**Source document:**
Home Fires (Canadian TV series)


Home Fires was a Canadian television drama series, which aired on CBC Television from 1980 to 1983. It was a family saga set in Toronto during World War II, and took its name from the expression "keep the home fires burning".
Created and written by Jim Purdy and Peter Such, the series centred on the Lowes, a family in Toronto. Patriarch Arthur Lowe was a doctor who ran a family medicine clinic in a working class downtown neighbourhood with nurse Marge, and was married to housewife Hannah, a Jewish immigrant from Poland.
As the series progressed, storylines increasingly focused on Arthur and Hannah's children Terry and Sidney and nephew Jakob. Terry married her boyfriend Graeme shortly before he was shipped off to serve in the war, where he was killed at Dieppe; she then served in the Canadian Women's Army Corps before taking a job as a welder in an aircraft factory, where she became a labour union organizer. She entered a new relationship with Bruce McLeod, a war correspondent, and ultimately decided to attend medical school to become a doctor in the show's final season. Sidney, who was too young at the start of the series to register for military service, resented being unable to serve but signed up for the Royal Canadian Air Force when he reached enlistment age. He was captured as a prisoner of war, but eventually returned to Toronto with a new British war bride. Jakob was Hannah's nephew, a Polish refugee who had come to live with his aunt and uncle in Canada to escape the rising tide of European anti-Semitism in the leadup to the war; initially a supporting character, he became much more prominent after Sidney's enlistment.
Crewson won an ACTRA Award as Best Actress in a Drama Series in 1984 for the show's final season.

**Action item:**
Answer these questions about the Home Fires article, one per line:
1. On which network did the series air?
2. Where was Terry's husband Graeme killed?
3. Which service did Sidney sign up for when he reached enlistment age?
The items that follow have no connection to the text about Home Fires.

**Dataset records:**
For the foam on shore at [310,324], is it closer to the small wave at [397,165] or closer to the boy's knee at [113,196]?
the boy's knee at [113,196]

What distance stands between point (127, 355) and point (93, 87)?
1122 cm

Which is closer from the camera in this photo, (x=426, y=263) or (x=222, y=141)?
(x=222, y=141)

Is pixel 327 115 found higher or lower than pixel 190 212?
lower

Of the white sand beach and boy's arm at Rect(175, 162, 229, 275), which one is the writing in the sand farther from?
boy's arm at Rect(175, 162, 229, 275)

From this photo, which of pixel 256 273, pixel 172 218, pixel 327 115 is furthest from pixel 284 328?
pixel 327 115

**Result for this task:**
1. CBC Television
2. At Dieppe
3. The Royal Canadian Air Force